The other place she's sharing her knowledge is a website: www.lowcarb.ca, which has links to many sites and books that deal with the subject, as well as an archive of Barnaby's recipes. She says she was about the third person involved when the site started, and that it now has more than 10,000 participants in various discussion groups.

"They find it hard to get through the physical addiction [to carbs], and then the mental addiction. It's sort of an online support group.

"It's remarkable. People report that their HDL and LDL [cholesterol] get in balance, and that all sorts of things clear up, like arthritic pain, brain fog, little aches."

Her own changes, she says, are the result of "finding what works for your body chemistry."

We're all different, and low-carbers like Barnaby have found what works for them.

-

Rock star Randy Bachman, who's based in southwest B.C., is another person in the public eye who has shed a lot of weight, but for the moment he's keeping mum on how he did it.

Earlier this month, Bachman told Sun writer John Mackie that through exercise and changed eating habits, he's lost about 118 pounds from his six-foot-plus frame, which at times carried up to 300 pounds. Right now, says a member of his staff, Bachman thinks it's "premature" to talk about how he did it -- he's working on a book on the physical changes he's gone through and the accompanying issues that has raised. Says the staffer: stay tuned.

[email protected]

GOING BY THE BOOK

The book that helped Karen Barnaby lose weight, Protein Power, by Dr. Michael Eades and Dr.
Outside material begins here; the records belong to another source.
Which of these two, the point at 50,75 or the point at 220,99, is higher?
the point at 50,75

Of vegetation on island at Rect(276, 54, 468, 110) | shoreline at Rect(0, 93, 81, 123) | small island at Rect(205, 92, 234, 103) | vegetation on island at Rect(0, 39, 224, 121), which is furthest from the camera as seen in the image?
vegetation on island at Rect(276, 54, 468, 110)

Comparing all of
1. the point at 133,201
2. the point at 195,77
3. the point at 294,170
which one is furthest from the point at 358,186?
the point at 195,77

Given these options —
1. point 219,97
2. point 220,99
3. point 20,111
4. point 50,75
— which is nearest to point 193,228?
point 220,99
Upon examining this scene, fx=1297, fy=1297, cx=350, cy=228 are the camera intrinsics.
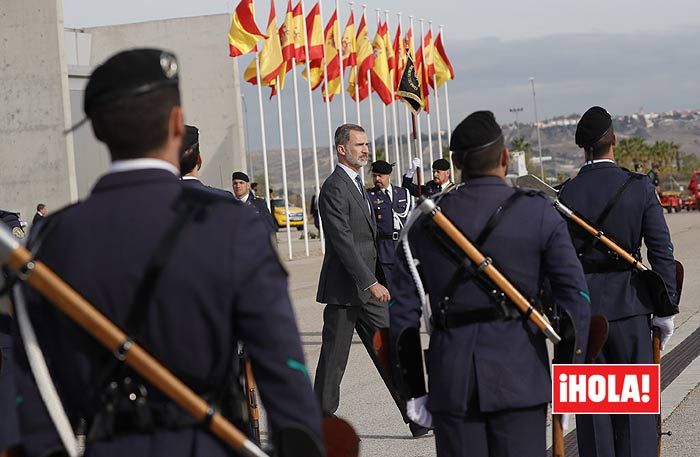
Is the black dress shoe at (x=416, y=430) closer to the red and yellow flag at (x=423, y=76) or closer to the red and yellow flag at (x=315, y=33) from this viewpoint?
the red and yellow flag at (x=315, y=33)

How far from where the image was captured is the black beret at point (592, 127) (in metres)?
6.74

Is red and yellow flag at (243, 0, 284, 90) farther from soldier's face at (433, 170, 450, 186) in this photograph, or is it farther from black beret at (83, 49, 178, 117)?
black beret at (83, 49, 178, 117)

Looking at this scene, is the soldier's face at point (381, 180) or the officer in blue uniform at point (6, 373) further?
the soldier's face at point (381, 180)

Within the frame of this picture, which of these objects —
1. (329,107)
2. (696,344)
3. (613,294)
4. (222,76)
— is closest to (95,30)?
(222,76)

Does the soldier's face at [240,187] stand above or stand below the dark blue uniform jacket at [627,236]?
above

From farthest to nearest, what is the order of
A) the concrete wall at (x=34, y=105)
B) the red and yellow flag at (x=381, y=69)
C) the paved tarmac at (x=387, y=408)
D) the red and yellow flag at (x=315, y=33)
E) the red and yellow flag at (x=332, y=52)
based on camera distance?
the red and yellow flag at (x=381, y=69)
the red and yellow flag at (x=332, y=52)
the red and yellow flag at (x=315, y=33)
the concrete wall at (x=34, y=105)
the paved tarmac at (x=387, y=408)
Mary Dan Eades was based on 10 years of treating patients at their clinic in Little Rock, Arkansas.

They refrain from promising the regimen will work for everyone, citing "biochemical individuality." They're confident, though, that a high-protein, low-carb diet will "probably" work for most.

"Basically, it doesn't matter how you lose the weight, as long as you lose it," says Dr. Greg Bondy, associate director of the Healthy Heart Lipid Clinic at St. Paul's Hospital.
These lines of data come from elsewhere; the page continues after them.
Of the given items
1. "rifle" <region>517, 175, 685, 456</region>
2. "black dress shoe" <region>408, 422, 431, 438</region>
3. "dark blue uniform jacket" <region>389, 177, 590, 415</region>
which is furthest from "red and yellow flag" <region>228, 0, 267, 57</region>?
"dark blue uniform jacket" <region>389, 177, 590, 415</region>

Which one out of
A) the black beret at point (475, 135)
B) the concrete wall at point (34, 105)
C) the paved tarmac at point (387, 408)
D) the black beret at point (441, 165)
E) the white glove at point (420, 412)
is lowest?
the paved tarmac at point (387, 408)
While Bondy says he doesn't see any particular safety issues with adopting such a regimen, he does point out that the body needs some carbohydrates for such things as proper brain function.

"A lot of people do have success with low-carbohydrate diets. The only problem is that they can be very boring. You have to eat a lot of protein and a lot of fat."

He cautions that attention should be paid to what kind of fat dominates. "The fat should be the desirable type -- olive oil, avocadoes ... the Mediterranean diet. Saturated fats are definitely bad for you; lean red meats are fine." Saturated fats are mostly from red meat, dairy products and tropical oils.

If you're contemplating a new diet, a consultation with a dietitian-nutritionist could be useful, he says, adding that they're likely to know more about how the diet would work than most medical doctors.